In Situ Observation of Sodiation and Magnesiation of ZnO Nanowire Compared to Lithiation Process

Tuesday, 26 May 2015: 14:20
Salon A-3 (Hilton Chicago)
H. Asayesh-Ardakani, A. Nie (Michigan Technological University), R. F. Klie (University Of Illinois At Chicago), and R. Shahbzian-Yassar (Michigan Technological University)
The over-growing demand of high capacity storage for application in electrical vehicles and green power backup energy has triggered the new battery concept search beyond Li-ion. Na-ion and Mg multivalent rechargeable batteries are recent concepts. The natural abadency of Na and Mg on earth makes these batteries more eco-friendly and affordable.  Another considerable issues in batteries are performance and cyclability of batteries. The anode materials usually experience large volume changes through the ion insertion and extraction. This volume change and lithium embrittlement usually causes cracks and loss of contact in the anode material, which ultimately causes the failure of battery. Here, we investigated and compared the structural and mechanical changes of ZnO nanowires during sodiation and magnesiation to lithiation process by using in situ transmission electron microscopy.
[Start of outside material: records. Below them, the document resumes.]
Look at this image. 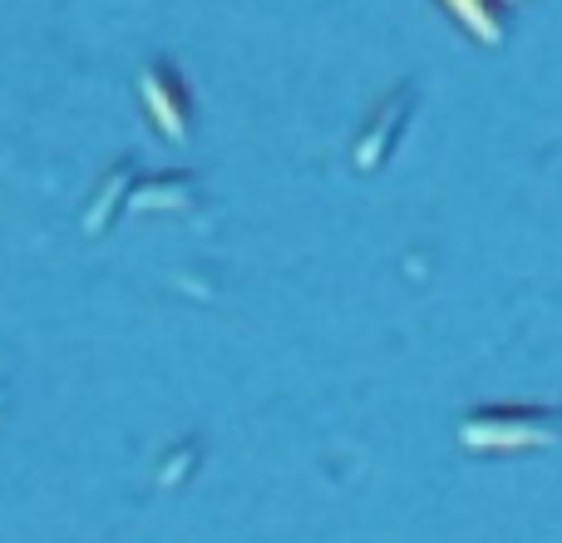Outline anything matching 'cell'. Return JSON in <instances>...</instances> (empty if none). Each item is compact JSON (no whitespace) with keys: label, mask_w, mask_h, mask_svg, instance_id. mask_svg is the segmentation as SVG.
I'll use <instances>...</instances> for the list:
<instances>
[{"label":"cell","mask_w":562,"mask_h":543,"mask_svg":"<svg viewBox=\"0 0 562 543\" xmlns=\"http://www.w3.org/2000/svg\"><path fill=\"white\" fill-rule=\"evenodd\" d=\"M454 5V15L464 20L469 30H474L479 40H504V25H508V10H504V0H449Z\"/></svg>","instance_id":"cell-2"},{"label":"cell","mask_w":562,"mask_h":543,"mask_svg":"<svg viewBox=\"0 0 562 543\" xmlns=\"http://www.w3.org/2000/svg\"><path fill=\"white\" fill-rule=\"evenodd\" d=\"M562 435V415L543 406H488L459 425V440L484 455H514V450L553 445Z\"/></svg>","instance_id":"cell-1"}]
</instances>
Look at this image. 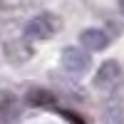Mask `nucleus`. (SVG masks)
Masks as SVG:
<instances>
[{"label":"nucleus","instance_id":"obj_1","mask_svg":"<svg viewBox=\"0 0 124 124\" xmlns=\"http://www.w3.org/2000/svg\"><path fill=\"white\" fill-rule=\"evenodd\" d=\"M60 30V17L55 13H37L35 17L27 20L25 25V37L27 40H52Z\"/></svg>","mask_w":124,"mask_h":124},{"label":"nucleus","instance_id":"obj_2","mask_svg":"<svg viewBox=\"0 0 124 124\" xmlns=\"http://www.w3.org/2000/svg\"><path fill=\"white\" fill-rule=\"evenodd\" d=\"M62 67H65L70 75H85V72L92 67V57L85 47H65L62 50Z\"/></svg>","mask_w":124,"mask_h":124},{"label":"nucleus","instance_id":"obj_3","mask_svg":"<svg viewBox=\"0 0 124 124\" xmlns=\"http://www.w3.org/2000/svg\"><path fill=\"white\" fill-rule=\"evenodd\" d=\"M122 79V65L117 60H104L94 75V87L97 89H112Z\"/></svg>","mask_w":124,"mask_h":124},{"label":"nucleus","instance_id":"obj_4","mask_svg":"<svg viewBox=\"0 0 124 124\" xmlns=\"http://www.w3.org/2000/svg\"><path fill=\"white\" fill-rule=\"evenodd\" d=\"M79 45L87 50V52H102L109 45V35L99 27H87L79 32Z\"/></svg>","mask_w":124,"mask_h":124},{"label":"nucleus","instance_id":"obj_5","mask_svg":"<svg viewBox=\"0 0 124 124\" xmlns=\"http://www.w3.org/2000/svg\"><path fill=\"white\" fill-rule=\"evenodd\" d=\"M17 109H20L17 94L10 89H0V124H10L17 117Z\"/></svg>","mask_w":124,"mask_h":124},{"label":"nucleus","instance_id":"obj_6","mask_svg":"<svg viewBox=\"0 0 124 124\" xmlns=\"http://www.w3.org/2000/svg\"><path fill=\"white\" fill-rule=\"evenodd\" d=\"M102 117H104V124H124V102H122V97L112 94L104 102Z\"/></svg>","mask_w":124,"mask_h":124},{"label":"nucleus","instance_id":"obj_7","mask_svg":"<svg viewBox=\"0 0 124 124\" xmlns=\"http://www.w3.org/2000/svg\"><path fill=\"white\" fill-rule=\"evenodd\" d=\"M52 94H50V92H45V89H32L27 94V102L30 104H35V107H45V104H52Z\"/></svg>","mask_w":124,"mask_h":124},{"label":"nucleus","instance_id":"obj_8","mask_svg":"<svg viewBox=\"0 0 124 124\" xmlns=\"http://www.w3.org/2000/svg\"><path fill=\"white\" fill-rule=\"evenodd\" d=\"M117 8H119V13L124 15V0H117Z\"/></svg>","mask_w":124,"mask_h":124}]
</instances>
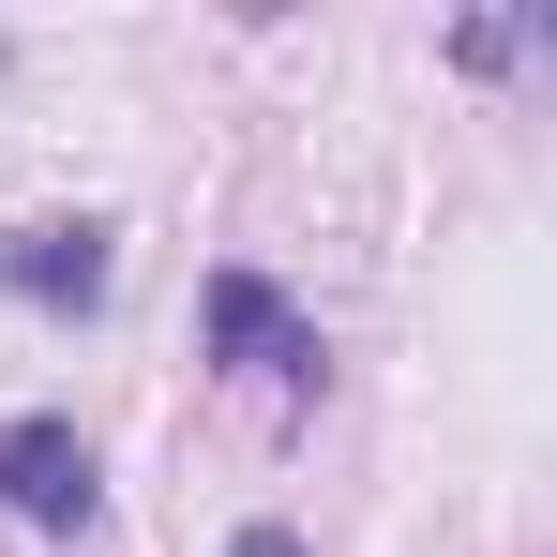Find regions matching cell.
Segmentation results:
<instances>
[{
  "label": "cell",
  "mask_w": 557,
  "mask_h": 557,
  "mask_svg": "<svg viewBox=\"0 0 557 557\" xmlns=\"http://www.w3.org/2000/svg\"><path fill=\"white\" fill-rule=\"evenodd\" d=\"M226 557H301V528H272V512H257V528H226Z\"/></svg>",
  "instance_id": "cell-4"
},
{
  "label": "cell",
  "mask_w": 557,
  "mask_h": 557,
  "mask_svg": "<svg viewBox=\"0 0 557 557\" xmlns=\"http://www.w3.org/2000/svg\"><path fill=\"white\" fill-rule=\"evenodd\" d=\"M0 528H30V543H91L106 528V453L61 407H15L0 422Z\"/></svg>",
  "instance_id": "cell-2"
},
{
  "label": "cell",
  "mask_w": 557,
  "mask_h": 557,
  "mask_svg": "<svg viewBox=\"0 0 557 557\" xmlns=\"http://www.w3.org/2000/svg\"><path fill=\"white\" fill-rule=\"evenodd\" d=\"M106 286H121V226L106 211H30L0 242V301H30V317H106Z\"/></svg>",
  "instance_id": "cell-3"
},
{
  "label": "cell",
  "mask_w": 557,
  "mask_h": 557,
  "mask_svg": "<svg viewBox=\"0 0 557 557\" xmlns=\"http://www.w3.org/2000/svg\"><path fill=\"white\" fill-rule=\"evenodd\" d=\"M196 347L242 376V392H286V407H317V376H332V332H317L272 272H242V257L196 286Z\"/></svg>",
  "instance_id": "cell-1"
}]
</instances>
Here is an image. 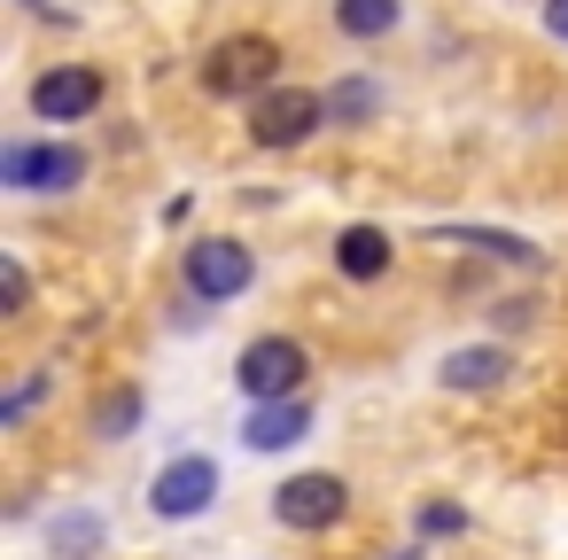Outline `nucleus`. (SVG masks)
Listing matches in <instances>:
<instances>
[{
	"instance_id": "9d476101",
	"label": "nucleus",
	"mask_w": 568,
	"mask_h": 560,
	"mask_svg": "<svg viewBox=\"0 0 568 560\" xmlns=\"http://www.w3.org/2000/svg\"><path fill=\"white\" fill-rule=\"evenodd\" d=\"M304 436H312V405H304V397L250 405V420H242V444H250V451H288V444H304Z\"/></svg>"
},
{
	"instance_id": "0eeeda50",
	"label": "nucleus",
	"mask_w": 568,
	"mask_h": 560,
	"mask_svg": "<svg viewBox=\"0 0 568 560\" xmlns=\"http://www.w3.org/2000/svg\"><path fill=\"white\" fill-rule=\"evenodd\" d=\"M351 513V482L343 475H288L273 490V521L281 529H335Z\"/></svg>"
},
{
	"instance_id": "2eb2a0df",
	"label": "nucleus",
	"mask_w": 568,
	"mask_h": 560,
	"mask_svg": "<svg viewBox=\"0 0 568 560\" xmlns=\"http://www.w3.org/2000/svg\"><path fill=\"white\" fill-rule=\"evenodd\" d=\"M374 110H382V94H374V79H343V86L327 94V118H335V125H366Z\"/></svg>"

The cracks were created upon the first lithiation process of single crystalline ZnO nanowire. The lithiated ZnO nanowire shows multiple glassy domains, which has low strength and ductility. This results in poor cyclability of battery. On the other hand, ZnO nanowires do not show any cracks and degradation after sodiation and magnesiation. The direct comparison between Na and Mg-ion batteries to most consumed Li-ion battery would pave the new search for high capacity battery.